A son tour, le journaliste Eric Conan s’interroge: « Et si l’installation de Paul McCarthy avait été la provocation de trop, celle risquant de mettre à nu les ressorts du système économique de l’art contemporain: une coterie de riches, de critiques et de fonctionnaires de la culture s’accaparant l’espace public pour décréter “œuvres” des signes qui servent de plus en plus la rente financière et sa défiscalisation massive? (6)».

Face à l’épuisement du pouvoir de subversion de l’art, et dans un contexte de remise en question toujours plus appuyé des élites économiques, il est à craindre que cette nouvelle clé de lecture l’emporte.
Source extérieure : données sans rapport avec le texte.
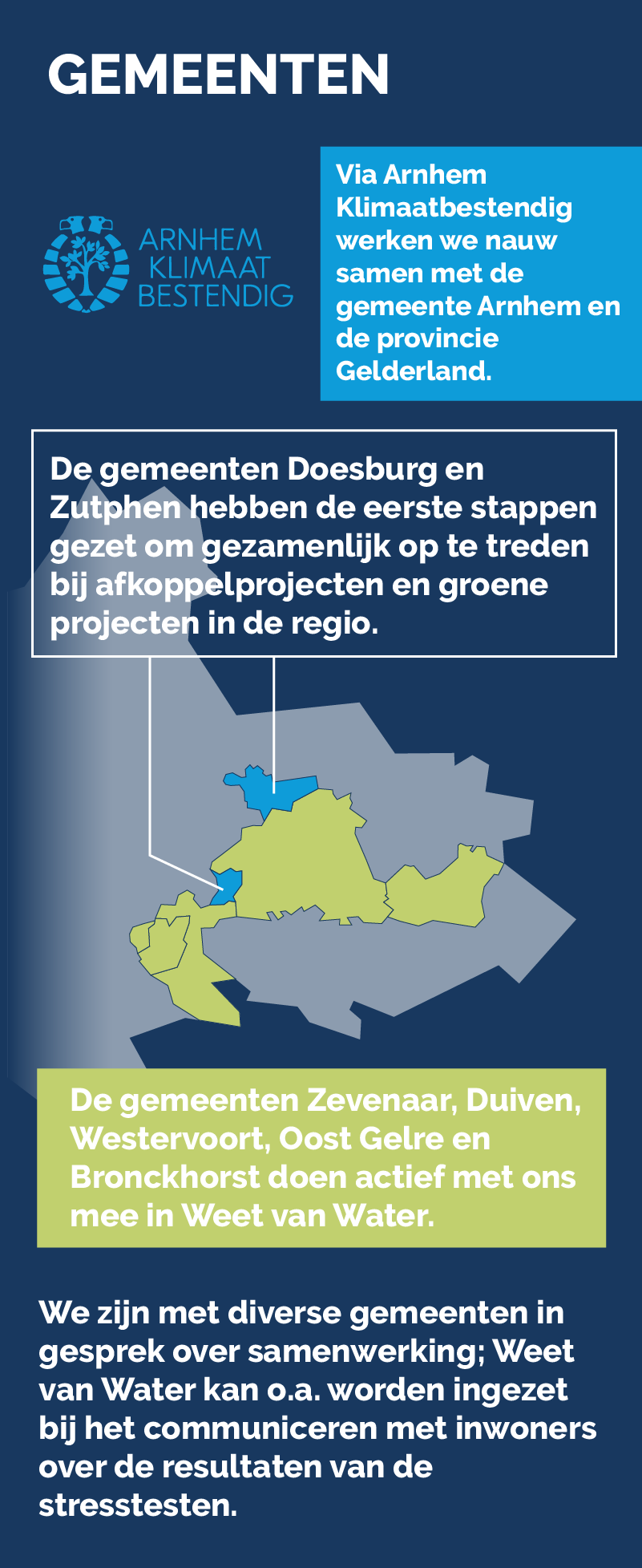 GEMEENTEN

ARNHEM KLIMAAT BESTENDIG

Via Arnhem Klimaatbestendig werken we nauw samen met de gemeente Arnhem en de provincie Gelderland.

De gemeenten Doesburg en Zutphen hebben de eerste stappen gezet om gezamenlijk op te treden bij afkoppelprojecten en groene projecten in de regio.

De gemeenten Zevenaar, Duiven, Westervoort, Oost Gelre en Bronckhorst doen actief met ons mee in Weet van Water.

We zijn met diverse gemeenten in gesprek over samenwerking; Weet van Water kan o.a. worden ingezet bij het communiceren met inwoners over de resultaten van de stresstesten.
  1. Emmanuelle Jardonnet, “McCarthy agressé pour l’érection d’un arbre de Noël ambigu, place Vendôme”, Le Monde, 17/10/2014.
  2. Eric Loret, “Place Vendôme: Paul McCarthy unplugged”, Libération, 19/10/2014.
  3. Charlotte Montpezat, “L’art contemporain n’est plus un scandale”, Huffington Post, 23/10/2014.
  4. Philippe Dagen, “Les nouveaux mécènes de l’art contemporain”, Le Monde, 22/10/2014.
  5. Pierre Alferi, Giorgio Agamben et al., “L’art n’est-il qu’un produit de luxe?”, Mediapart, 20/10/2014.
  6. Eric Conan, “Le plug anal de McCarthy place Vendôme: un accident industriel?”, Marianne.net, 26/10/2014.

Billet initialement publié sur L'image sociale.